Moreover what we should not forget is that both Luke and Matthew, in these first chapters of their Gospels, are not trying to give us an historical description of the first events of Jesus' life. They are already teaching us about what will be the central element of their Gospel: discipleship.

The teaching of Jesus in Luke's Gospel appears mostly in the trip from Galilee to Jerusalem. Apart from being a geographic movement, that trip is also a theological theme, a manner for Jesus to form his disciples to what will be his journey, to glory through suffering. To a would-be disciple who wants to follow him Jesus says: Foxes have holes and birds have nests, but the Son of Man has no place where to rest his head. According to Luke, Jesus began his life in insecurity, far from his parents' home, in a crib, -- all of this being a symbol of his rejection by the leaders of the people of Israel who had no place for him in their tradition.

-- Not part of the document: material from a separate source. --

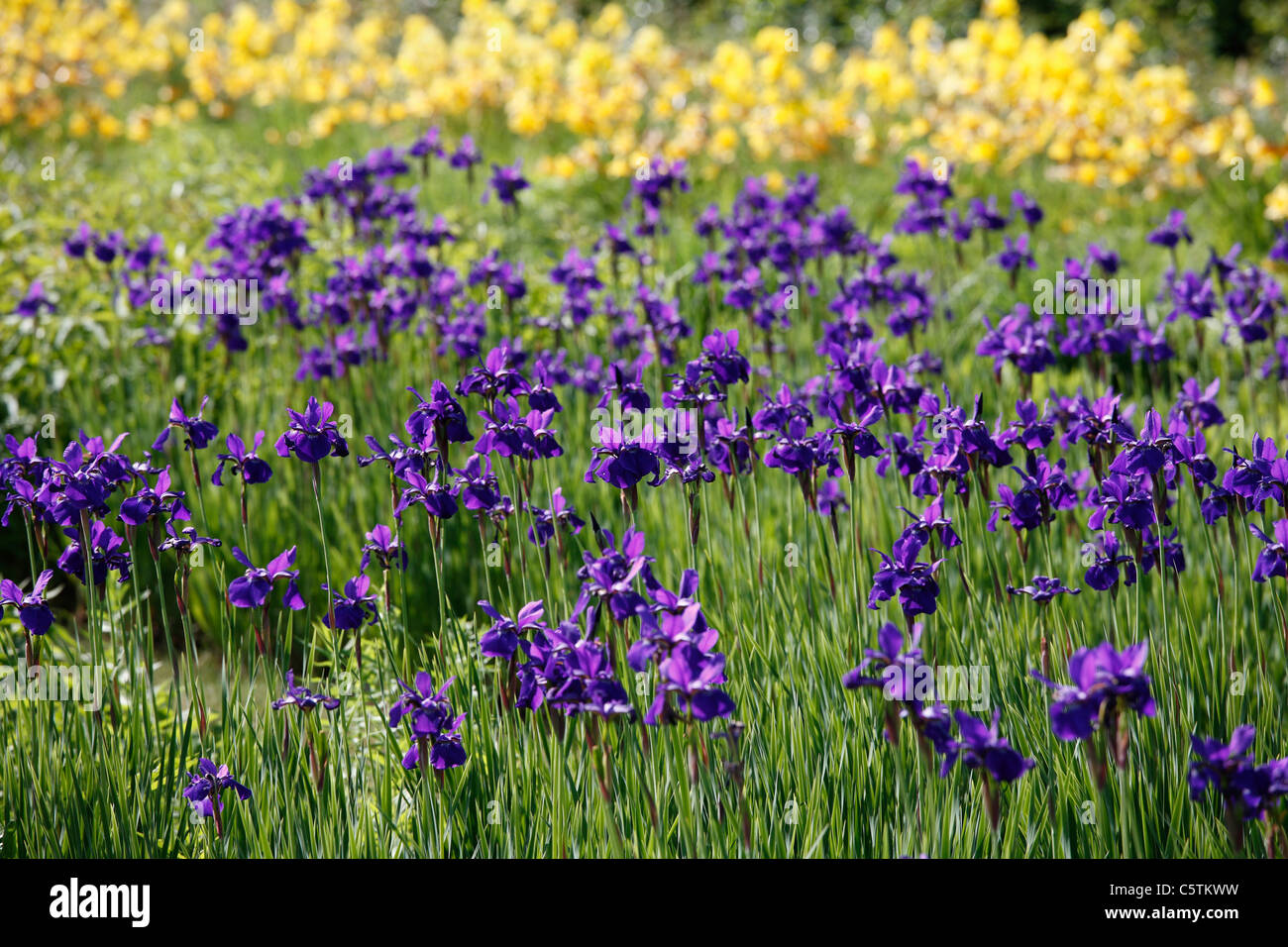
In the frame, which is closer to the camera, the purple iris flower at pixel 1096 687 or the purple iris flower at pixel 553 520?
the purple iris flower at pixel 1096 687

The trajectory of his life begins in Luke's Gospel without a place for him in the inn, and ends up without a place in the heart of his people. Jesus' response to the would-be disciple expresses that vulnerability and insecurity is a condition to become his disciple, a total openness to anything that obedience to Jesus Christ may mean.

Luke anticipates all this teaching in his first two chapters. The first expression of it is Mary, who is the model of every disciple who listens to God's word and puts it in practice. Luke's narrative expresses the unexpected ways of the Lord, in continuation with the O.T. God chooses a young Jewish virgin from a tiny village in Galilee. Now Galilee was a northern province, despised by the more sophisticated Jews of Judea. One of the reasons was that a large number of Gentiles lived there, so that you could not be sure of the ritual purity even of the Jews themselves.

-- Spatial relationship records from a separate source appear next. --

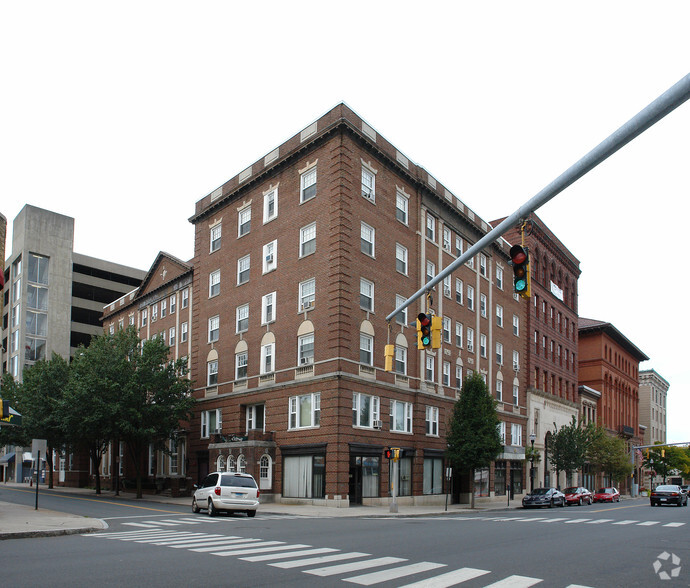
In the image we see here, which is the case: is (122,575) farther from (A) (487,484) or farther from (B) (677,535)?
(A) (487,484)

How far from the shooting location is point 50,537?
709 inches

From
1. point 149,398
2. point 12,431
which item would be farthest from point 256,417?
point 12,431

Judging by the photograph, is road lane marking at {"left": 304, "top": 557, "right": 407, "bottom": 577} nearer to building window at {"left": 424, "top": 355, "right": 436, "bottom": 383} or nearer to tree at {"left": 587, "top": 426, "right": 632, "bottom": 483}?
building window at {"left": 424, "top": 355, "right": 436, "bottom": 383}

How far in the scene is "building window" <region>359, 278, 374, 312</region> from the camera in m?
38.1

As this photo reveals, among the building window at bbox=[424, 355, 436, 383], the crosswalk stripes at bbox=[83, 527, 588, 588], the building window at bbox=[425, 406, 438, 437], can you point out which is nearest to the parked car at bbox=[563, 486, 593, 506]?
the building window at bbox=[425, 406, 438, 437]

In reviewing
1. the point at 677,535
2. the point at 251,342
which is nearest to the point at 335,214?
the point at 251,342

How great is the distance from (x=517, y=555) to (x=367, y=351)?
23.9m

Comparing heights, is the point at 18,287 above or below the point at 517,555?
above

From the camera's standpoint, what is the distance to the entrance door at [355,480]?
35.6 m

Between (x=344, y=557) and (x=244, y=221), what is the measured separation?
33.8m

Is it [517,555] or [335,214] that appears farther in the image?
[335,214]

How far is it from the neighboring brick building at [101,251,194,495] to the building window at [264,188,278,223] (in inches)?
433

Not only does God come to visit that humble little girl. It is through her and in her that he comes to visit the rest of humankind. In the Old Testament, in the Second Book of Samuel (2 S 6:2-11) there is a very colorful description of the transfer of the Ark of the Covenant to Jerusalem. The Ark, which is the symbol of God's presence, rests in the house of Obed-Edom and it is a source of great blessing for the house. David also dances before the Ark. Luke takes up all these details in today's Gospel, in his description of Mary's visit to her cousin Elizabeth. Like the Ark, Mary undertakes the journey from Galilae towards Jerusalem through the mountains of Samaria. The same manifestations of joy take place, including the sacred dance performed by John the Baptist in his mother's womb, just like David had danced before the Ark. And the glad cry of Elizabeth as she greets Mary reproduces almost verbally that of David as he stood before the Ark.

Mary is the true Ark of the Covenant, bringing God's presence to everyone she visits. But all of this is done with an extraordinary ordinariness, with a beautiful touch of humanity.

It's all of this that should come to our mind when we look at a crib. The crib should not be simply another superficial expression of the festive spirit of the deason, but a reminder that God is coming to us to ask us to be his disciples, and that discipleship consists in and begins with accepting the challenges of littleness, vulnerability and insecurity.